### ISTRUZIONI DI LAVORO
Prosegui il brano su Margherita Guarducci riportato più sotto, riprendendo subito dopo la sua ultima frase.

### BRANO CITATO
La statua bronzea di San Pietro nella Basilica vaticana, attribuita ad Arnolfo di Cambio (XIII sec,)

La statua bronzea di San Pietro nella Basilica vaticana, attribuita ad Arnolfo di Cambio (XIII sec,) - Alamy Stock Photo

Come è possibile che sia accaduto? Il #metoo come movimento di pensiero, prima ancora che sociale e femminista, sta fortunatamente portando a riscoprire figure femminili vittime di una storiografia prevalentemente maschile e maschilista per troppo tempo. Margherita Guarducci era una figura complicata, “estrema” e certamente non incline al compromesso. Così come ce la ricorda lo storico Franco Cardini, suo allievo, in un importante articolo che costituisce la testimonianza più forte e viva di un allievo di questa maestra, oggi dimenticata, morta – significativamente – a pochi mesi dalla fine del secolo, il 2 settembre 1999, come a dire di essere e volere restare aggrappata a quel XX secolo e alle sue contraddizioni di cui è stata figlia ed esponente: «Ne avevamo tutti un po’ paura. Qualcuno perfino la detestava. E non era per nulla, in effetti, una donna facile. Con in più quella strana, bislacca idea della “militanza”, come la chiamerebbe oggi qualcuno; o della “testimonianza”, come forse avrebbe preferito chiamarla lei» spiega Cardini nell’articolo pubblicato molte settimane dopo la sua morte per dire come alla Cultura italiana di questa studiosa importasse davvero poco.

### INFORMAZIONI FORNITE
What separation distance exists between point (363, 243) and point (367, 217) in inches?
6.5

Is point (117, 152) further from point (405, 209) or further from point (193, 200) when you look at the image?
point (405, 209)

### RISPOSTA AL COMPITO
Margherita Guarducci, la “nostra” Margherita, era nata a Firenze nel 1902. Nata col secolo, se n’è andata insieme con un secolo nel quale era stata immersa e che ha attraversato alla grande, nei lunghi novantasette anni della sua esistenza infaticabile. È scomparsa infatti due mesi fa, in quella Roma ormai da tempo non meno sua di Firenze. Non tutti i giornali se ne sono occupati; non sono certo che radio e televisioni varie ne abbiano dato notizia. La Radio Vaticana l’avrà senza dubbio fatto. Almeno, voglio sperarlo. Non era simpatica, Margherita. O meglio: lo era come siamo noialtri fiorentini, che a volte spariamo delle battute irresistibili. Ma siamo spesso antipatici, nonostante il nostro spirito. Lo siamo perché il nostro humour è troppo spesso ispido, crudele, freddo come una lama ben affilata. E perché come una lama lo usiamo. E poi era una faziosa. Di solito i faziosi “laici” tutti li perdonano. La loro faziosità, anche quando è ottusa e ingenerosa, viene giudicata “rigore”. I cattolici, invece, se sono faziosi non meritano l’aggettivo di rigorosi. Li trattano sempre da fanatici, da intolleranti. E Margherita Guarducci aveva commesso un atto di fanatismo imperdonabile. Pretendeva che le sue scoperte di epigrafista e d’archeologa confermassero la tradizione religiosa; che confermassero, addirittura, la tradizione devozionale. Quale improntitudine. Il fatto è che i suoi ragionamenti, le sue tesi, le sue scoperte, erano anche difficili da contestarsi. (...)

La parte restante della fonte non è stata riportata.